> **Extrait de texte**:

○ ○ ○ ○ ○ ○ ○

Troubles, inflation... et un an et demi de sanctions occidentales. L'économie russe souffre beaucoup de la guerre en Ukraine. Le rouble chute, les prix augmentent – et la population suffoque.
Igor Inkin, 63 ans et désormais à la retraite, renonce aux desserts et autres petits plaisirs de la vie. «Les prix dans les magasins augmentent et nous devons adapter nos dépenses», explique cet ancien entrepreneur à l'AFP. Il vit dans le centre de Moscou et commence à trouver cette évolution «inquiétante». Un an et demi de sanctions occidentales ajouté à la baisse des revenus pétroliers laisse des traces tenaces.
Le rouble s'affaiblit depuis des mois et a encore perdu de sa valeur à la suite du soulèvement des mercenaires de Wagner fin juin. Ce samedi, 113,5 roubles s'échangeaient contre un franc suisse et il en fallait 99,5 pour un dollar: c'est la valeur la plus basse depuis le printemps 2022. Et cela impacte directement le renchérissement des importations. L'augmentation de l'inflation a récemment incité la banque centrale russe à relever fortement son taux directeur.

○ ○ ○ ○ ○ ○ ○

> **Documents fournis**:

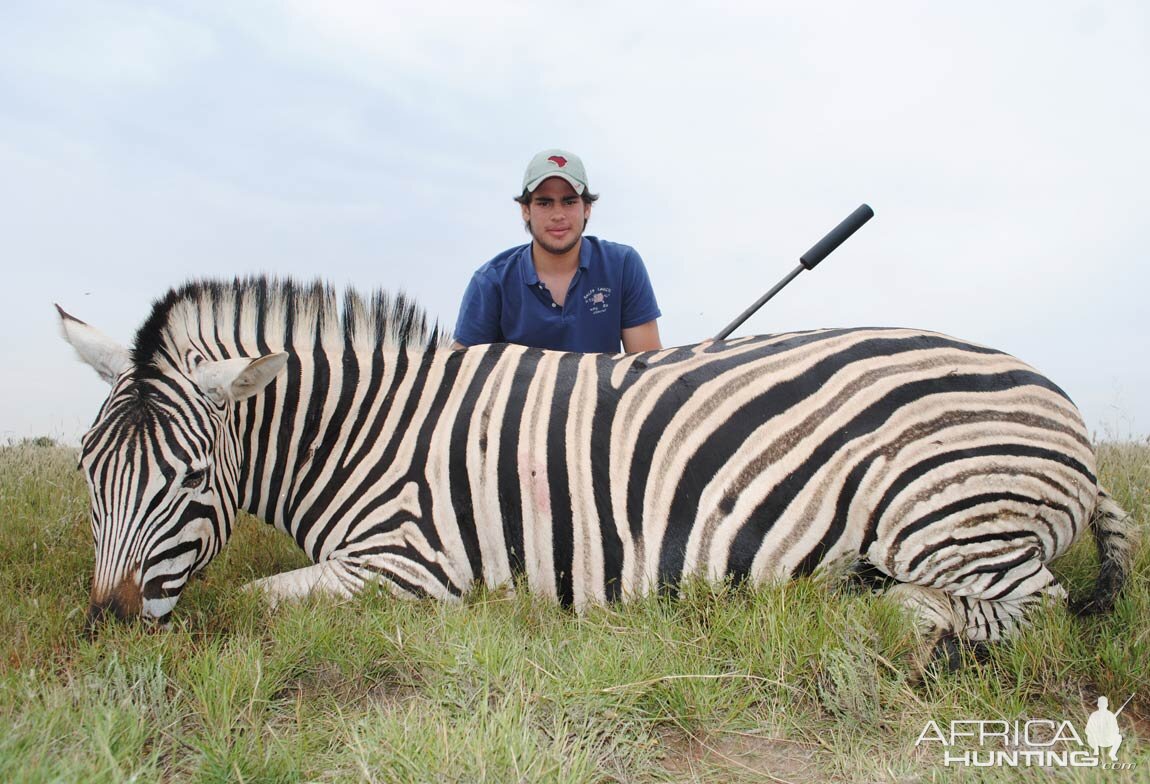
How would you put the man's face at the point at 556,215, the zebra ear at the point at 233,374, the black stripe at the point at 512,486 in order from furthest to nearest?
the man's face at the point at 556,215 → the black stripe at the point at 512,486 → the zebra ear at the point at 233,374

○ ○ ○ ○ ○ ○ ○

> **Tâche 1**:
Réécrivez le passage de l'article sur l'économie russe commençant par «Troubles, inflation... et» et allant jusqu'à «la population suffoque.», en remplaçant «la population» par «la société russe».
> **Tâche 2**:
Selon l'article sur l'économie russe, combien de roubles s'échangeaient samedi contre un franc suisse ?
Les lignes n'ont aucun lien avec l'article.

> **Réponse 1**:
Troubles, inflation... et un an et demi de sanctions occidentales. L'économie russe souffre beaucoup de la guerre en Ukraine. Le rouble chute, les prix augmentent – et la société russe suffoque.

> **Réponse 2**:
113,5 roubles.